As the challenge started and I made my first round across the room, I noticed that most of the teams took a similar approach and diversified their resources. And so, part of each team focused on visualizing data at hand, whereas the others started to develop a model. The idea was that the visualization may provide some insight into how to improve the model, by pointing to the variables of the highest relevance.
Analytics tools used included Python plotting packages (matplotlib), Pandas library, as well as Splunk. However, no matter which tool was used, it all painted the same picture: action type was the most predictive variable and a short distance from the target increased Kobe’s chance to score.
As for team members who were responsible for model building they all started by cleaning their dataset. Most of the teams removed all non-predictive variables such as game_id and shot_id. One of the teams was so effective at it that they run their model with only one variable: action type.

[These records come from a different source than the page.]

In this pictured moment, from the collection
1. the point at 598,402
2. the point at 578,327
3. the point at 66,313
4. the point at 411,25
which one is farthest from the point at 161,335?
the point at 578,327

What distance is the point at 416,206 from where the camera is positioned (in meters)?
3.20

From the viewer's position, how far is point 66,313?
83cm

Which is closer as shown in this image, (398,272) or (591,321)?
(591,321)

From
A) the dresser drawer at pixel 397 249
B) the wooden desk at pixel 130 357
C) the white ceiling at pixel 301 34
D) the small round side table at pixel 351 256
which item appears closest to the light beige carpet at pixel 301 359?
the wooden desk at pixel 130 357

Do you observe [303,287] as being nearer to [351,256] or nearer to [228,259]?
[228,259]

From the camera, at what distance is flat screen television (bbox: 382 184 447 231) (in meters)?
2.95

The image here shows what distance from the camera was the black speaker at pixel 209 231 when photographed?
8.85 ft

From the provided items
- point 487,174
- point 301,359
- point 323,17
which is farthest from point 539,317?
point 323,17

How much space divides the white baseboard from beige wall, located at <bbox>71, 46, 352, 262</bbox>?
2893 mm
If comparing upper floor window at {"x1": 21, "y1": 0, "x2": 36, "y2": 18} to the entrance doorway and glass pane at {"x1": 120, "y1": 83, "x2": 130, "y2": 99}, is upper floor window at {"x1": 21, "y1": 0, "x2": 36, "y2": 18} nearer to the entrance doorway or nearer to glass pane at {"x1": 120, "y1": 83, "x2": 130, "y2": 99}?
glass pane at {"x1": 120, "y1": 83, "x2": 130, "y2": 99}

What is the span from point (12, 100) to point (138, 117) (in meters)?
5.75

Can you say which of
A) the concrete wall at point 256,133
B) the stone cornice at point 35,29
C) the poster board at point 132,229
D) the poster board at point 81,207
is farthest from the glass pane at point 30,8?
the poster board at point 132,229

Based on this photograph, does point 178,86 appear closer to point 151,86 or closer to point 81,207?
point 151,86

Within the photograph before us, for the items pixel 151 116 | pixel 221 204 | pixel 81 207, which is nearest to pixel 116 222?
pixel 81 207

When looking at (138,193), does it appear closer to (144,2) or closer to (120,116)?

While indeed that variable had the most predictive value (one team estimated it at 31%), by itself it wasn’t sufficient to accurately predict success of a shot.
Others tried to expand their dataset by creating derived variables, such as 'games played in the last 14 days'. At the same time, they reduced the number of categories by aggregation. Unfortunately, this approach proved to be too ambitious for such a short time.
Another team took a very systematic approach of analyzing each variable’s relevance using caret package in R. This approach resulted in 0,607 log loss score, good for a very proud second place!
When it came to building the model, most of the teams relied on simple, effective solutions, such as linear regression, XG Boost and/or random forest. No matter which approach was chosen, action type always stood out as a variable of highest relevance with dunking shot being the most successful type of shot.